These two (fictional) people will have very different motivators, interests, and needs. John might be interested in getting a better deal on his auto finance. He’s already got an SUV and as a small business owner, he’s probably got at least a middle-income bracket. Linda, on the other hand, might be struggling with living costs as she balances studying with a part-time job. Both might be interested in financial products, but coming to them both with the same email marketing approach might not be the best way to go about it.

Of course, how you capture that detail comes down to how well you design your opt-in forms. I’ll get onto that in a moment, but first, let’s talk about the landing page – the page that your site visitor comes to thanks to a paid ad campaign or just good old-fashioned SEO.

Capturing hearts and minds – designing great landing pages

AKA the squeeze page*.

Keep your landing pages simple and free of clutter. Attention span in the internet age is much shorter than it was for our parents. It’s like, 4 or 5 seconds. People need to get hooked, and get to the point, fast – and the point is the opt-in.

A few rapid strategy tips for landing pages

1) Images of human hands, faces, or even graphics that point towards your opt-in button will guide the eyes and make it clear what they’re supposed to do: click.

2) Try to use the right image for the situation. A tired, generic, cheesy stock photo might actually harm your prospects.

3) Don’t forget about the text on the landing page. Write a great headline and use the copy to tell the visitor WHY they’re signing up and WHAT they’re signing up to. What’s in it for them?

4) Let them know, in a low-key way, that their data will be safe. (By the way, if they think they’re subscribing to a newsletter, don’t ping their details straight to revJOLT. Let them know that’s what they’re getting and do it at an appropriate time.)
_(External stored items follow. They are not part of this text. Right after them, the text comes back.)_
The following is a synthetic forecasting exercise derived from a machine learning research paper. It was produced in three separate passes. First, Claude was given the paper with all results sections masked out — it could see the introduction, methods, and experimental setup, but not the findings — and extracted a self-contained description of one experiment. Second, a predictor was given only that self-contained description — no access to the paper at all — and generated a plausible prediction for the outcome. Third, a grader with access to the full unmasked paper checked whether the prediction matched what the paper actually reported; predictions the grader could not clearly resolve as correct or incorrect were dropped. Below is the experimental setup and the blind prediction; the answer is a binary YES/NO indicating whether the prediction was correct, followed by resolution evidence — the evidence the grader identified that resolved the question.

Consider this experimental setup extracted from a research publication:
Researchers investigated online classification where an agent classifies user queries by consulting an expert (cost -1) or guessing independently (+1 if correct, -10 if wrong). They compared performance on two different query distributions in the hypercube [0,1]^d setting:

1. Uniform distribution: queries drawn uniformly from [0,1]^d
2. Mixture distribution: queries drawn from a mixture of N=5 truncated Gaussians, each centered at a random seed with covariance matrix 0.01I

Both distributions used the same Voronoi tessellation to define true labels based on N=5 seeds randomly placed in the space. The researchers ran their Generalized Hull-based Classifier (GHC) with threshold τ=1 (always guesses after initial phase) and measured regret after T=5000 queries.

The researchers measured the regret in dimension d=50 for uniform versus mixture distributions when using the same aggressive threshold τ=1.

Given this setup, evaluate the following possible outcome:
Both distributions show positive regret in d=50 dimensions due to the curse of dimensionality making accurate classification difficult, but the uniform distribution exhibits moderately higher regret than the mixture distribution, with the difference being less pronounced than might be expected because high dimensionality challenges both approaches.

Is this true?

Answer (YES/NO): NO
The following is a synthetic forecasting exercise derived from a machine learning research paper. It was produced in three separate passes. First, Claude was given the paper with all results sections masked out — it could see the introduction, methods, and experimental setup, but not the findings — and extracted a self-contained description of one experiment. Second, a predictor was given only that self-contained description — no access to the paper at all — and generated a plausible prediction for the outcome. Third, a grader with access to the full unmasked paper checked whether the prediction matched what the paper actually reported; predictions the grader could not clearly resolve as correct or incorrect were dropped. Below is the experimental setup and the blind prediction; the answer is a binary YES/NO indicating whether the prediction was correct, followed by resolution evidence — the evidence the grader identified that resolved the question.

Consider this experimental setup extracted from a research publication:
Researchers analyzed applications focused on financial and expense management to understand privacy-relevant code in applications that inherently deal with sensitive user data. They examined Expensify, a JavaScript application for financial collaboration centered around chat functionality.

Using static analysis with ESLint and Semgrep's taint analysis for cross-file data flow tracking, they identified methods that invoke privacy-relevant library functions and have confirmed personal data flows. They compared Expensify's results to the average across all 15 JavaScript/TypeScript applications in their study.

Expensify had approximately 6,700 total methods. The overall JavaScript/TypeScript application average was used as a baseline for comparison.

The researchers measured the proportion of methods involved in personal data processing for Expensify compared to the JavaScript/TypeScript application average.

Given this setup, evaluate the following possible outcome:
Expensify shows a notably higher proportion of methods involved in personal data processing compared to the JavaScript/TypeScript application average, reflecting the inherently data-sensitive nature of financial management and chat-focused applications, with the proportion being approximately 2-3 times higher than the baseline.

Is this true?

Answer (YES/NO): NO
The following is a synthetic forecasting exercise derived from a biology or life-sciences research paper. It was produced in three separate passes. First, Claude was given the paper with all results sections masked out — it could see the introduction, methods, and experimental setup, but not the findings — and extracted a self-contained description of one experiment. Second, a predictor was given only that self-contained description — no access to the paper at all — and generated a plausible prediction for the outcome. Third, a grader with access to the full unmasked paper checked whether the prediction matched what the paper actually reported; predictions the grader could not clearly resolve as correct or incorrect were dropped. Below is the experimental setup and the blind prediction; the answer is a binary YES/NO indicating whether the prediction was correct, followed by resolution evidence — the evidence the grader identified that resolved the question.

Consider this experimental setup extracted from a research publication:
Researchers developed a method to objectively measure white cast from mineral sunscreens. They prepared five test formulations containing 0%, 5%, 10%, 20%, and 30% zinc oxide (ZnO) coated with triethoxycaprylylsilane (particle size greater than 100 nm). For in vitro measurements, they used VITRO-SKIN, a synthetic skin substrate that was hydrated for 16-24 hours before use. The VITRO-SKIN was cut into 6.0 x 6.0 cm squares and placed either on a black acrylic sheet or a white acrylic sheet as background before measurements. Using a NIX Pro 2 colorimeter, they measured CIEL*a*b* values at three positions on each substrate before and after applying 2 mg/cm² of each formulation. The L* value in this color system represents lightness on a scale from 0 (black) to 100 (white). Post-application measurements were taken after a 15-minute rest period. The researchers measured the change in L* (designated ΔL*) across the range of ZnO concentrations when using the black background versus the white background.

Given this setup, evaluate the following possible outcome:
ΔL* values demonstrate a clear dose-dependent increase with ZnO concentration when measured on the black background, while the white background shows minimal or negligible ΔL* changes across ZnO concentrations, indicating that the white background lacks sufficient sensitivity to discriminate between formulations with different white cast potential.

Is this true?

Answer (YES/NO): NO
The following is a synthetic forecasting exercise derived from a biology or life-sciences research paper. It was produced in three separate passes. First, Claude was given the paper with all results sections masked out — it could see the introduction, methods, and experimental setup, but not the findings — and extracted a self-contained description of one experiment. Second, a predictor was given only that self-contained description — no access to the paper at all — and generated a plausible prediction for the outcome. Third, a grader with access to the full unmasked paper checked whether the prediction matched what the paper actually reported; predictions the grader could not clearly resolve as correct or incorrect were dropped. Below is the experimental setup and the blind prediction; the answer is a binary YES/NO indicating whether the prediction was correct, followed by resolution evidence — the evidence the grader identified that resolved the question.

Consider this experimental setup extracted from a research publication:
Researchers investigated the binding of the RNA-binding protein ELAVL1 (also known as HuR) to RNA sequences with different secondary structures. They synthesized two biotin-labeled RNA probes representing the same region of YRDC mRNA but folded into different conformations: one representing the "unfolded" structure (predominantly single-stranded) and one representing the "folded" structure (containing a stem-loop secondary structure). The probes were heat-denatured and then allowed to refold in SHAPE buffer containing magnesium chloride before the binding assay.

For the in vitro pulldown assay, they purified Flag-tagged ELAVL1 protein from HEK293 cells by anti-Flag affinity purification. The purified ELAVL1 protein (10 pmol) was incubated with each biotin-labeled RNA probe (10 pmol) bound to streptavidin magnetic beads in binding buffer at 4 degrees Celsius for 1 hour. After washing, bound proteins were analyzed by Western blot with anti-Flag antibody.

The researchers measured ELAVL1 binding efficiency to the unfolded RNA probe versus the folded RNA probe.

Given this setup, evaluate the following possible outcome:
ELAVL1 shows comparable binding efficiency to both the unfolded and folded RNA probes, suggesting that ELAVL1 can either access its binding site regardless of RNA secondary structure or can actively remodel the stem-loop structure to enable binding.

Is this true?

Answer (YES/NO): NO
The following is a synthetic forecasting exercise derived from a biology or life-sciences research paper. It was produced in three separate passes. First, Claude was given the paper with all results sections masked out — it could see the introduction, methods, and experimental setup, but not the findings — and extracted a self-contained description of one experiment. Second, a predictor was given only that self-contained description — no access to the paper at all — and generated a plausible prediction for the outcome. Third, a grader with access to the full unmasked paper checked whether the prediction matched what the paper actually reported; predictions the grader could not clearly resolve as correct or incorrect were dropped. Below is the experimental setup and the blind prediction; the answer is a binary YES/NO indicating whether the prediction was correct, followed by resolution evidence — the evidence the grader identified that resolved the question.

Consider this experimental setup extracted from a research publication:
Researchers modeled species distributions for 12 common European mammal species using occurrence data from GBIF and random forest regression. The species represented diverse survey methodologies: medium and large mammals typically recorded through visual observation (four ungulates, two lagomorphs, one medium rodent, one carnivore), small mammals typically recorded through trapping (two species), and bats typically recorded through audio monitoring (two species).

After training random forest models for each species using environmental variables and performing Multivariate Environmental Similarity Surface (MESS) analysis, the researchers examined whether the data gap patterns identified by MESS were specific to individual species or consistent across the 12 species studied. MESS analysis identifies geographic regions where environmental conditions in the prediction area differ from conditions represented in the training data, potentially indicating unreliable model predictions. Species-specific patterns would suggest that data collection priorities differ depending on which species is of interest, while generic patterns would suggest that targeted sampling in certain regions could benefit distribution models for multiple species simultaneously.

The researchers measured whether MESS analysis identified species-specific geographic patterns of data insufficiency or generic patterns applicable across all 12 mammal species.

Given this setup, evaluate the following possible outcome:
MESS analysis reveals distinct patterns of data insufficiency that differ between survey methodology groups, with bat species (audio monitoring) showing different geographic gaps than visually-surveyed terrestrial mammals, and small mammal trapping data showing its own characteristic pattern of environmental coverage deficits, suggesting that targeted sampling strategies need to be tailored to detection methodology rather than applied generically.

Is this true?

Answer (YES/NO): NO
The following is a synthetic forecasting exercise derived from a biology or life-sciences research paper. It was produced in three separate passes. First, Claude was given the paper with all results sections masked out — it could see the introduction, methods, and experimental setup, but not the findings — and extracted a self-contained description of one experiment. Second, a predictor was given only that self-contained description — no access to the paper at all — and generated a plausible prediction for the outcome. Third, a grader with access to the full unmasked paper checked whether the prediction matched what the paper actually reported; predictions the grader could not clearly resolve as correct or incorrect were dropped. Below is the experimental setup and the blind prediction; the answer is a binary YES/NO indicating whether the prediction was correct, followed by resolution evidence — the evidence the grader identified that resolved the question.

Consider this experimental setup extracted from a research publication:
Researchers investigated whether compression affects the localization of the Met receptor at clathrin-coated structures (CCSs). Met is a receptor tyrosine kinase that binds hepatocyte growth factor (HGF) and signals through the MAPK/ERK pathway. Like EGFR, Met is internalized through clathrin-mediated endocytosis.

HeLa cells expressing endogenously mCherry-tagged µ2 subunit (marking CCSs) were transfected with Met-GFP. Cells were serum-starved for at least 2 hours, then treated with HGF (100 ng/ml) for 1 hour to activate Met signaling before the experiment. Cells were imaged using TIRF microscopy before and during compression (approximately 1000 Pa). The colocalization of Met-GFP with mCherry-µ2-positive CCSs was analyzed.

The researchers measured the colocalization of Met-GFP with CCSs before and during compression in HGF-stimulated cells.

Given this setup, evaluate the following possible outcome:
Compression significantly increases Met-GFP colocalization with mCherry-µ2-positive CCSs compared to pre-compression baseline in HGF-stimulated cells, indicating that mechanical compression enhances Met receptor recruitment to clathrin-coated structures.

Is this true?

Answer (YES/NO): YES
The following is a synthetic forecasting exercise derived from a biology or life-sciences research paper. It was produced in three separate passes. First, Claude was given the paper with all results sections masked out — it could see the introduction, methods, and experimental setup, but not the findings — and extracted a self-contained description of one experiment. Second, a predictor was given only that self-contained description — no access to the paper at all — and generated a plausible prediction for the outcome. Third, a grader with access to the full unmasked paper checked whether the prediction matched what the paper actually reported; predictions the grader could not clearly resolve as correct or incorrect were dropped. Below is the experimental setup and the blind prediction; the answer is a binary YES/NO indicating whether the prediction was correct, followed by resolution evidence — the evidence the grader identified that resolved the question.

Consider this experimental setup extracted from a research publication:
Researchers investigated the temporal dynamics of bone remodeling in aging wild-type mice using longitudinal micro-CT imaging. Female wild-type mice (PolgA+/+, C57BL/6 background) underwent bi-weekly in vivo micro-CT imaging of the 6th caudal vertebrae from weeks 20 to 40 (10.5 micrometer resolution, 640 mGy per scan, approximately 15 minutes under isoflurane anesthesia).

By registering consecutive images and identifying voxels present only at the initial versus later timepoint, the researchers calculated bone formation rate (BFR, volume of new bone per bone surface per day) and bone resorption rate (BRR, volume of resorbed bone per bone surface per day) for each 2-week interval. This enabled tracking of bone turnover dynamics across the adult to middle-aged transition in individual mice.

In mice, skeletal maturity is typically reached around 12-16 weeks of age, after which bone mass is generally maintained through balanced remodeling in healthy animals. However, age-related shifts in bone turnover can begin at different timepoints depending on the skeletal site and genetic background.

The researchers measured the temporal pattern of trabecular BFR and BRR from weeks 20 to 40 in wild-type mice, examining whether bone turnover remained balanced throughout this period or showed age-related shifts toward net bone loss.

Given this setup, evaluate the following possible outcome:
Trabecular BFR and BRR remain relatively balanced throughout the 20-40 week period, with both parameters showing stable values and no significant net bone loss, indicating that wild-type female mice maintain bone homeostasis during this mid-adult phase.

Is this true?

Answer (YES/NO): NO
*When the goal is gaining your site visitor’s email address, a landing page can also be known as a squeeze page. As in, you’re trying to “squeeze” that info out of them. That illustrates the attitude of most email marketers – hold the mark upside down and shake them until money falls out. Well, that’s some fairly short-termist thinking. If you want to build a successful career, maybe build some value and trust instead!


People who skipped this post because they “already knew it all” will miss this part.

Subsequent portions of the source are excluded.